We’re seeing non-profits, for profit SMB and large organizations all coming to grips with the understanding that a social media presence is essential in connecting to their customers, stakeholders, prospects and employees. What we see is very, very smart people struggling with how to involve themselves with various social media components. With a klaxon going off in their head and their hair on fire, they are looking for tactics to implement right away.
Some are staging a social media campaign, others are creating a social media position within the marketing department and others are undertaking tactical deployments of particular set of tools and then waiting to see what happens next. What these all have in common is a short-horizon demand to prove what social media can do for them.
What is missing in all these efforts is a perspective on how to use social media to connect with their customers in a lifelong relationship, all the while monitoring the things that can be monitored, applying a return-on-investment metric to the data and thus being able to manage what kind of incremental return they can create by a transparent, public presence.
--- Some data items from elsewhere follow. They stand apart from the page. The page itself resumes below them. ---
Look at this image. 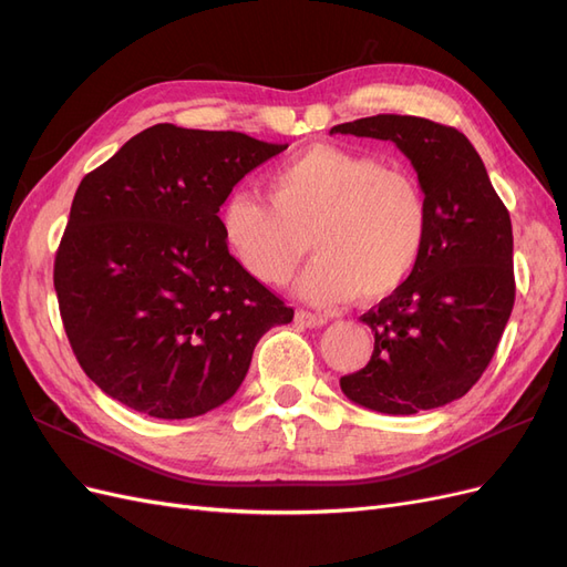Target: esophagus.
I'll return each instance as SVG.
<instances>
[{
    "mask_svg": "<svg viewBox=\"0 0 567 567\" xmlns=\"http://www.w3.org/2000/svg\"><path fill=\"white\" fill-rule=\"evenodd\" d=\"M296 321L302 323V326H307V329H319V326H323L329 319L321 317V315H312V312L298 310V312H296Z\"/></svg>",
    "mask_w": 567,
    "mask_h": 567,
    "instance_id": "esophagus-1",
    "label": "esophagus"
}]
</instances>
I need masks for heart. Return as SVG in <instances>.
Returning a JSON list of instances; mask_svg holds the SVG:
<instances>
[{
    "label": "heart",
    "mask_w": 567,
    "mask_h": 567,
    "mask_svg": "<svg viewBox=\"0 0 567 567\" xmlns=\"http://www.w3.org/2000/svg\"><path fill=\"white\" fill-rule=\"evenodd\" d=\"M267 198L231 194L219 213L225 244L252 279L286 284L317 250L298 293L315 305L400 290L425 248L427 203L419 182L371 153L317 144L284 161Z\"/></svg>",
    "instance_id": "heart-1"
}]
</instances>
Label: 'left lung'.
Masks as SVG:
<instances>
[{
	"label": "left lung",
	"mask_w": 567,
	"mask_h": 567,
	"mask_svg": "<svg viewBox=\"0 0 567 567\" xmlns=\"http://www.w3.org/2000/svg\"><path fill=\"white\" fill-rule=\"evenodd\" d=\"M331 134L392 142L414 165L427 203L419 267L362 321L373 333L364 369L340 390L359 406L411 416L463 398L499 346L516 300L511 217L483 158L458 130L381 113Z\"/></svg>",
	"instance_id": "8db88e82"
}]
</instances>
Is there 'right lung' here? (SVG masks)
<instances>
[{"label": "right lung", "mask_w": 567, "mask_h": 567, "mask_svg": "<svg viewBox=\"0 0 567 567\" xmlns=\"http://www.w3.org/2000/svg\"><path fill=\"white\" fill-rule=\"evenodd\" d=\"M288 144L153 125L78 186L54 288L82 371L134 411L194 419L234 398L293 310L236 262L219 205Z\"/></svg>", "instance_id": "obj_1"}]
</instances>
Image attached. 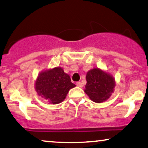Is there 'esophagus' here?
<instances>
[{
    "instance_id": "esophagus-1",
    "label": "esophagus",
    "mask_w": 148,
    "mask_h": 148,
    "mask_svg": "<svg viewBox=\"0 0 148 148\" xmlns=\"http://www.w3.org/2000/svg\"><path fill=\"white\" fill-rule=\"evenodd\" d=\"M76 86L79 87V88H82V87H83V84L81 82H76Z\"/></svg>"
}]
</instances>
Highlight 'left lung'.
<instances>
[{
    "label": "left lung",
    "mask_w": 148,
    "mask_h": 148,
    "mask_svg": "<svg viewBox=\"0 0 148 148\" xmlns=\"http://www.w3.org/2000/svg\"><path fill=\"white\" fill-rule=\"evenodd\" d=\"M86 81L84 91L95 103H102L109 99L115 86L113 77L99 69L88 72Z\"/></svg>",
    "instance_id": "8db88e82"
}]
</instances>
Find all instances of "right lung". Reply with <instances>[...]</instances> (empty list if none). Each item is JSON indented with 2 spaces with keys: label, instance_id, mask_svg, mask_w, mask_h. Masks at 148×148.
<instances>
[{
  "label": "right lung",
  "instance_id": "obj_1",
  "mask_svg": "<svg viewBox=\"0 0 148 148\" xmlns=\"http://www.w3.org/2000/svg\"><path fill=\"white\" fill-rule=\"evenodd\" d=\"M75 86L62 68L55 67L39 74L35 88L38 95L49 103L58 104L63 101L69 90Z\"/></svg>",
  "mask_w": 148,
  "mask_h": 148
}]
</instances>
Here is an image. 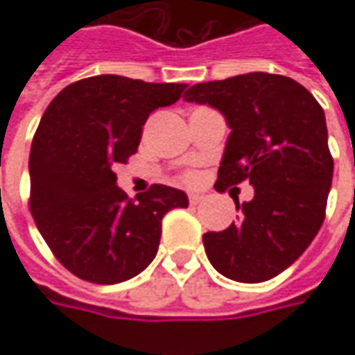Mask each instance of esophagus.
I'll return each instance as SVG.
<instances>
[{"mask_svg": "<svg viewBox=\"0 0 355 355\" xmlns=\"http://www.w3.org/2000/svg\"><path fill=\"white\" fill-rule=\"evenodd\" d=\"M189 200H190V204H200V202L204 200V196H202V194H198V192H190Z\"/></svg>", "mask_w": 355, "mask_h": 355, "instance_id": "obj_1", "label": "esophagus"}]
</instances>
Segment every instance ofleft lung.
Here are the masks:
<instances>
[{"label": "left lung", "mask_w": 355, "mask_h": 355, "mask_svg": "<svg viewBox=\"0 0 355 355\" xmlns=\"http://www.w3.org/2000/svg\"><path fill=\"white\" fill-rule=\"evenodd\" d=\"M182 98L226 117L216 190L241 180L255 190L250 202L234 198L236 224L202 236L208 261L232 281H269L299 259L324 222L334 173L324 110L297 80L267 72L194 84Z\"/></svg>", "instance_id": "obj_1"}]
</instances>
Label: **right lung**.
Returning a JSON list of instances; mask_svg holds the SVG:
<instances>
[{"label": "right lung", "instance_id": "add662e5", "mask_svg": "<svg viewBox=\"0 0 355 355\" xmlns=\"http://www.w3.org/2000/svg\"><path fill=\"white\" fill-rule=\"evenodd\" d=\"M184 88L100 74L67 86L44 110L29 155V206L70 273L100 285L139 275L157 255L163 216L189 206L182 190L165 184L129 200L114 173L137 151L149 114Z\"/></svg>", "mask_w": 355, "mask_h": 355}]
</instances>
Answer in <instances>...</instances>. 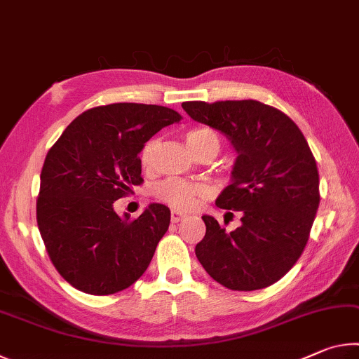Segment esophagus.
<instances>
[{
	"mask_svg": "<svg viewBox=\"0 0 359 359\" xmlns=\"http://www.w3.org/2000/svg\"><path fill=\"white\" fill-rule=\"evenodd\" d=\"M185 218V215L184 214H180V212H177V210H172L171 212V222L172 223H179V222H182Z\"/></svg>",
	"mask_w": 359,
	"mask_h": 359,
	"instance_id": "obj_1",
	"label": "esophagus"
}]
</instances>
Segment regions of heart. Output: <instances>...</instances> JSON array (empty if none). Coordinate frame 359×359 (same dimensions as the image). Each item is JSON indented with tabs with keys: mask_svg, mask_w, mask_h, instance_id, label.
<instances>
[{
	"mask_svg": "<svg viewBox=\"0 0 359 359\" xmlns=\"http://www.w3.org/2000/svg\"><path fill=\"white\" fill-rule=\"evenodd\" d=\"M185 142L193 155L201 154L204 150H212L217 155L220 149V136L214 130L198 126L185 133ZM158 149V141L151 139L144 145L141 150V166L144 171L154 166L155 154ZM210 194L209 188L201 184H193L182 179H168L156 187L155 196L171 208L177 210H193L196 209L199 203Z\"/></svg>",
	"mask_w": 359,
	"mask_h": 359,
	"instance_id": "obj_1",
	"label": "heart"
}]
</instances>
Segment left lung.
<instances>
[{
	"mask_svg": "<svg viewBox=\"0 0 359 359\" xmlns=\"http://www.w3.org/2000/svg\"><path fill=\"white\" fill-rule=\"evenodd\" d=\"M184 111L229 139L236 158L217 208L242 214L228 233L203 215L205 236L194 248L223 287L253 291L287 274L304 252L320 204L317 161L288 115L255 100L187 101Z\"/></svg>",
	"mask_w": 359,
	"mask_h": 359,
	"instance_id": "obj_1",
	"label": "left lung"
}]
</instances>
Admittedly, this is a perspective based on years of involvement in online social technology, not one based on the recent boom on attention being given to social media. What is supportable in all these efforts is that they are steps along the journey toward what we think is a broad, global cultural adoption of a media model that presents a social element in virtually every exposure.
It will start with simple icons identifying where to connect with the brand in print ads, expand to interactive capabilities during broadcasts on the 2nd, 3rd and 4th screens (Television, computer and mobile phone) and with the pending leaps of technology ahead of us in the next few years, a socialized element in media will become an expected, albeit optional part of virtually everything we see.
Social Media requires an ongoing investment of your company resources. So where do you start, what pays off the most and what is your overall strategy with regard to effective multiple channels of communication?
The diagram below is a simple example of just a few of the many channels of social media which may require your strategic investment and attention.
So that’s the future, what do you do today? Short answer – whatever you are comfortable with that leads you down that path. Longer answer – Lose the mindset that social media is episodic, or a short run element in an overall marketing program. Adopt instead a perspective that a social, customer-centric interactive approach is where you and your organization is headed. Recognize that media, with social elements will impact more, much more than just how your message gets out. It will impact how you service your customers, find your prospects, connect with stakeholders and develop your products. How it will do all that is the journey we’re on.
A word of advice is to not get caught up with self-proclaimed ‘experts’ promoting a flavor-of-the-day approach. Look for partners with experience in business, online communications technology and the ability to work across the organization you already have in place, embedding a social component into the fabric of the enterprise – it’s where you’re headed anyway.